Oleh: Kavadya Syska, S.P., M.Si. (Dosen Bidang Teknologi Pangan – Food Technologist, Universitas Nahdlatul Ulama Al Ghazali Cilacap / UNUGHA Cilacap)
Di tengah tren konsumen yang semakin sadar akan pentingnya pangan sehat dan minim bahan kimia, dunia pangan perlahan tapi pasti mulai beralih pada pendekatan-pendekatan alami untuk menjaga mutu dan ketahanan produk. Salah satu strategi yang kini banyak dilirik oleh para ilmuwan pangan adalah biopreservasi—sebuah pendekatan cerdas yang memanfaatkan mikroorganisme alami dan/atau metabolitnya untuk memperpanjang umur simpan produk pangan.
Dalam konteks ini, zaitun meja (table olives) menjadi salah satu model pangan fermentasi yang paling menarik.
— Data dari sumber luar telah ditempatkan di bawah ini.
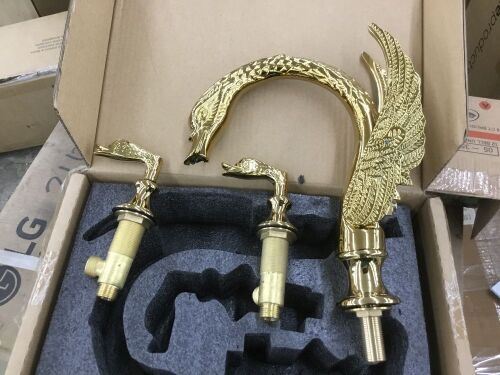 Gold Swan Faucet  - Lot 228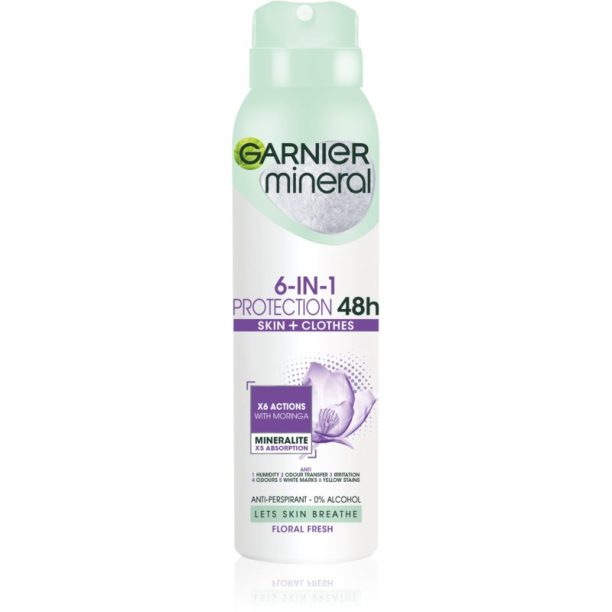 Garnier Mineral 5 Protection антиперспирант-спрей без алкохол 48 h 150 мл.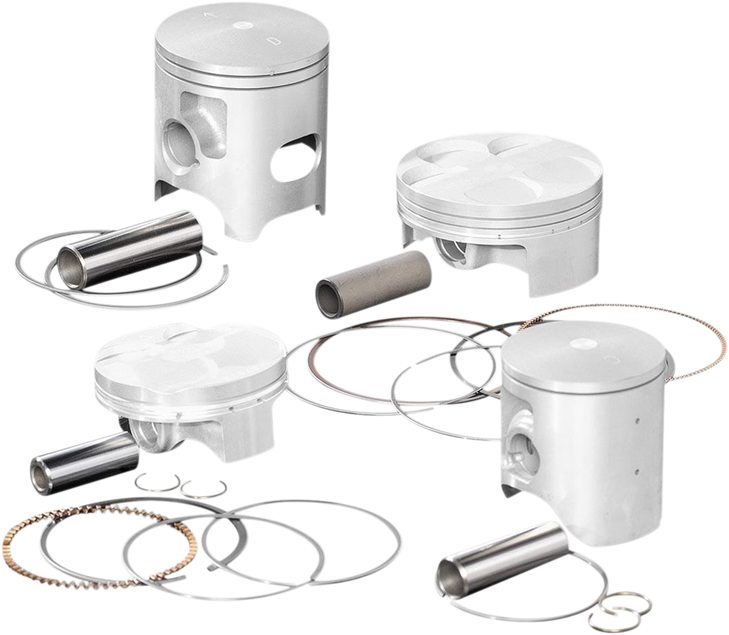 Wiseco Piston Kit - 74.00 Mm - Yamaha 4808M07400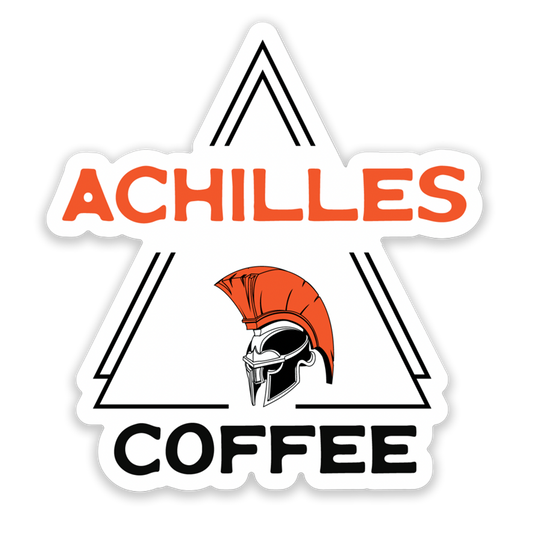 Achilles Coffee Roasters Logo Sticker
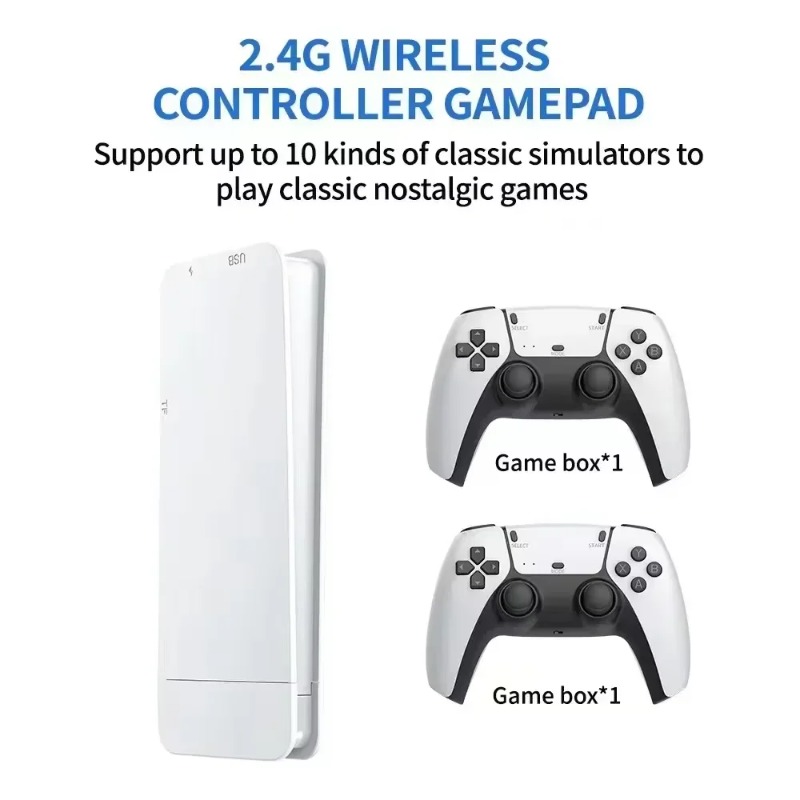 M15 ワイヤレスゲームパッド ミニTVコンソール 128G - Gaming Console Gs5 のレビューと価格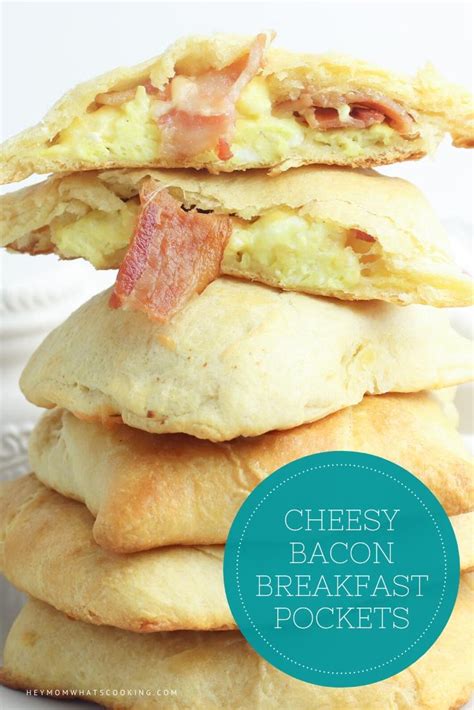 easy-sleepover-bacon-and-egg-breakfast-pockets image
Bukan sekadar camilan Mediterania, zaitun ternyata menyimpan potensi besar sebagai arena eksperimen bioteknologi pangan. Kuncinya ada pada starter fermentasi yang digunakan, khususnya dari famili Lactobacillaceae, yang dikenal memiliki kemampuan menghasilkan bacteriocin—senyawa protein antimikroba yang mampu mengganggu membran mikroorganisme pembusuk atau patogen.
Mikroorganisme seperti Lactiplantibacillus plantarum, Lactiplantibacillus pentosus, hingga ragi seperti Saccharomyces cerevisiae dan Wickerhamomyces anomalus kini banyak digunakan sebagai kultur starter yang tak hanya menjamin keamanan produk, tetapi juga menambah nilai fungsional dan memperpanjang daya simpannya. Penggunaan kultur campuran antara bakteri dan ragi ini menciptakan sinergi alami yang memperkaya citarasa sekaligus memproteksi produk secara alami dari kontaminan berbahaya.
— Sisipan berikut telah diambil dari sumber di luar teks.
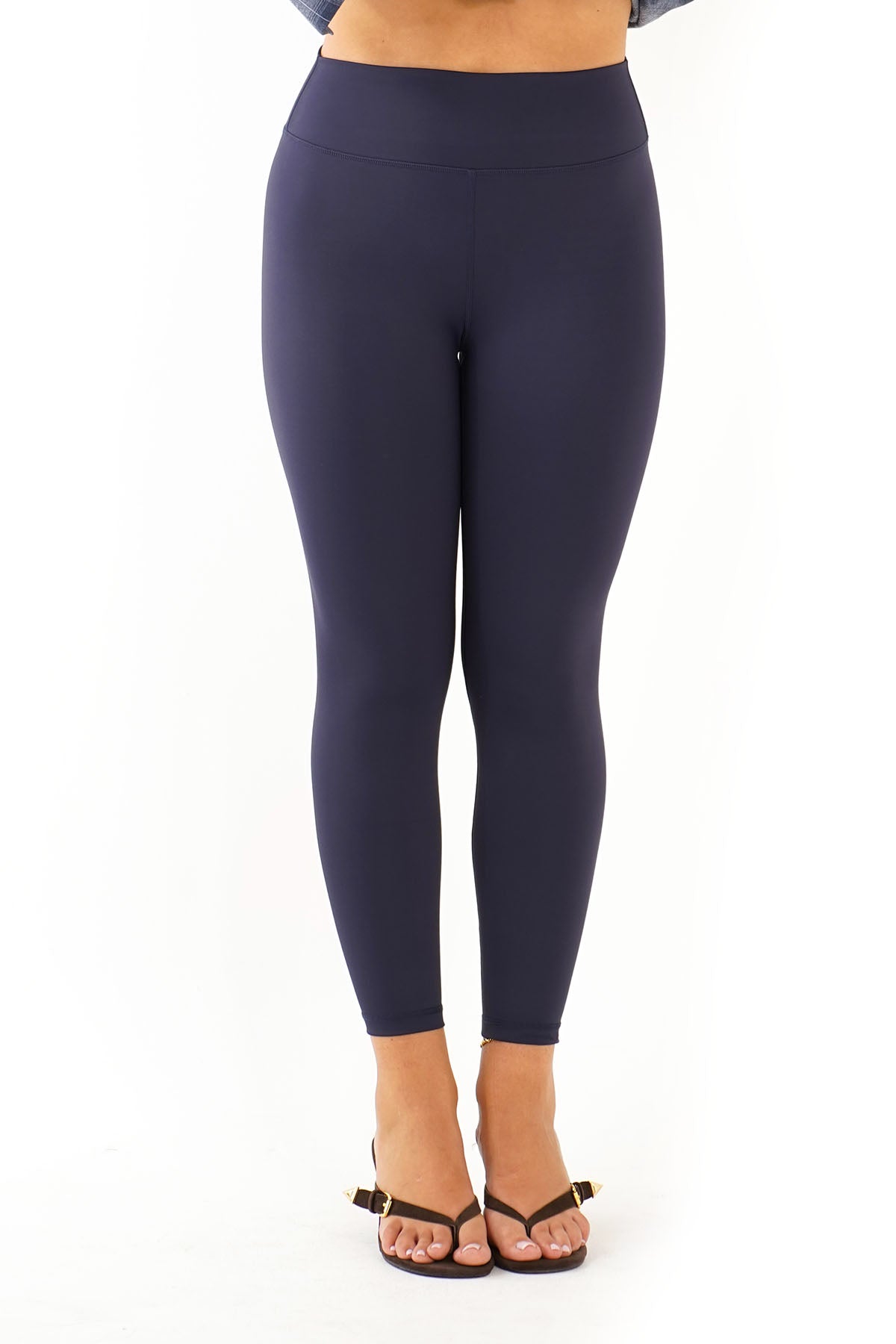 LEGGINGS EMBER BLU A VITA ALTA MODELLANTE LUMINA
Tak hanya itu, kini pendekatan yang lebih mutakhir seperti teknologi nanosistem mulai diperkenalkan sebagai cara efisien untuk menginkorporasikan bakteri penghasil bacteriocin ke dalam produk pangan. Ini membuka jalan bagi sistem pengawetan pintar dan presisi tinggi, tanpa harus bergantung pada pengawet kimia atau pemanasan ekstrem.
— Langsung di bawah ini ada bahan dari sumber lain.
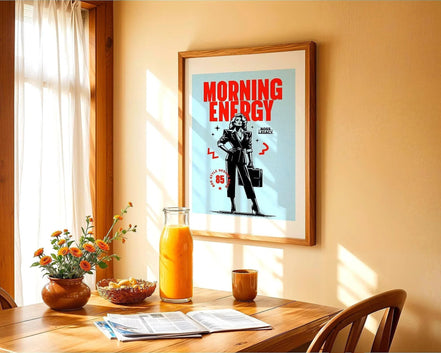 Affiche yoga matin, poster motivation, affiche spirituelle, inspiration Essences Agape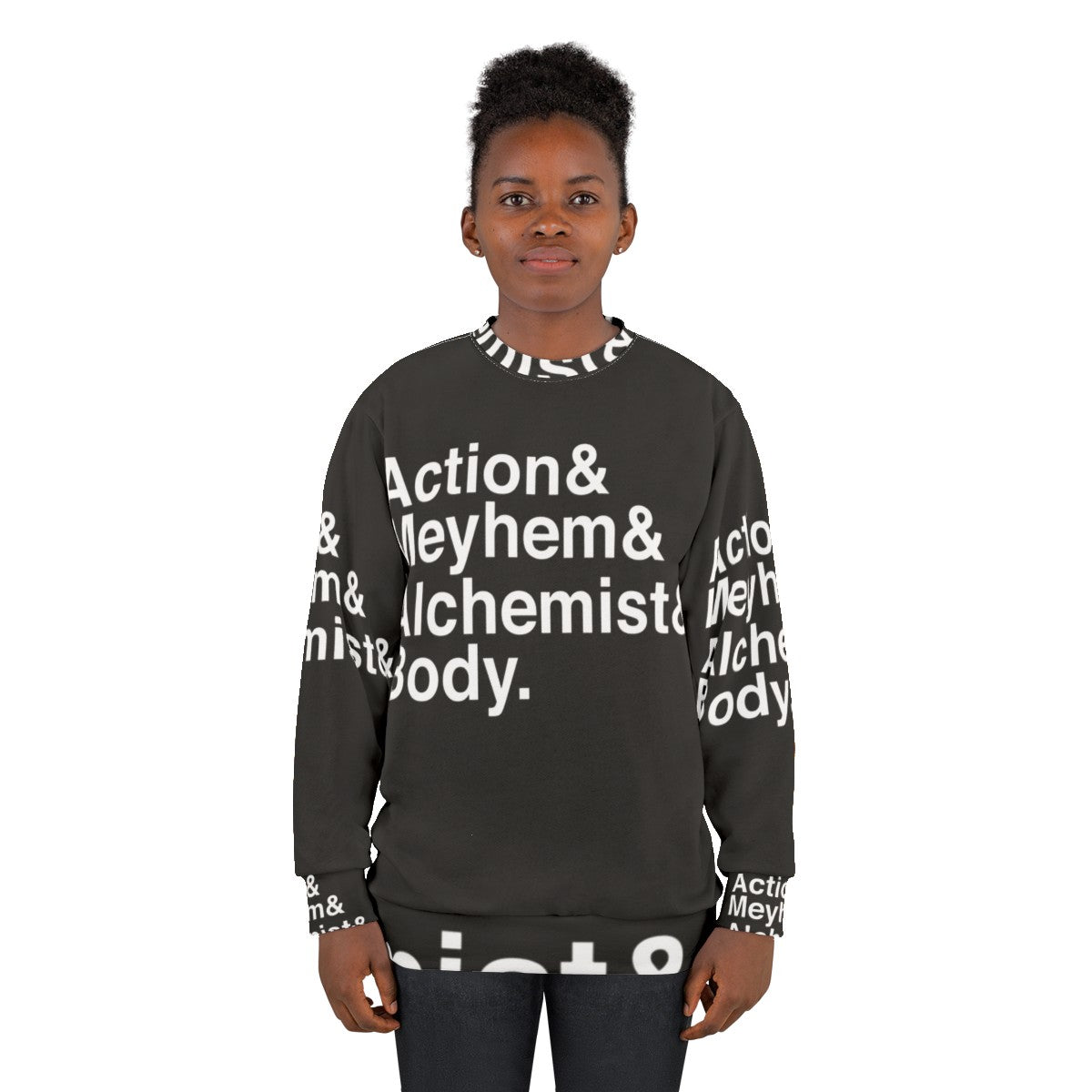 FTD Crew Sweatshirt with New York Rap and Hip Hop Graphics - women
Peluang dan Tantangan di Indonesia
Lalu, bagaimana dengan peluang penerapan biopreservasi ini di Indonesia?
Sebagai negara tropis dengan potensi kerusakan pangan tinggi, Indonesia sesungguhnya memiliki urgensi besar untuk mengadopsi pendekatan ini. Banyak produk lokal seperti tempe, tauco, tape, hingga berbagai acar sejatinya sudah memanfaatkan fermentasi tradisional—yang jika diteliti dan dioptimalkan lebih lanjut, bisa menjadi sumber kultur starter lokal yang sangat bernilai.
Peluangnya sangat besar: dari pengembangan industri makanan fungsional berbasis lokal, penciptaan starter mikroba unggul khas Indonesia, hingga penguatan ketahanan pangan nasional berbasis pendekatan alami. Namun, tantangannya juga tak kecil. Ketersediaan infrastruktur riset, regulasi terkait penggunaan mikroorganisme dalam pangan, hingga kesiapan industri UMKM dalam mengadopsi teknologi fermentasi modern masih menjadi pekerjaan rumah besar.
Oleh karena itu, diperlukan sinergi antara akademisi, pelaku industri, dan pemerintah dalam mengarusutamakan biopreservasi sebagai bagian dari strategi pangan nasional. Pengembangan pusat koleksi mikroba lokal, pelatihan bagi pelaku industri kecil, hingga insentif untuk riset aplikasi nanosistem di bidang pangan perlu segera diwujudkan. Biopreservasi bukan sekadar teknik pengawetan, tapi wujud dari pangan masa depan yang lebih sehat, berkelanjutan, dan berpihak pada alam. Dan Indonesia, dengan segala kekayaan biodiversitasnya, punya semua bahan dasar untuk jadi pemimpin di bidang ini—asal ada kemauan dan kolaborasi nyata.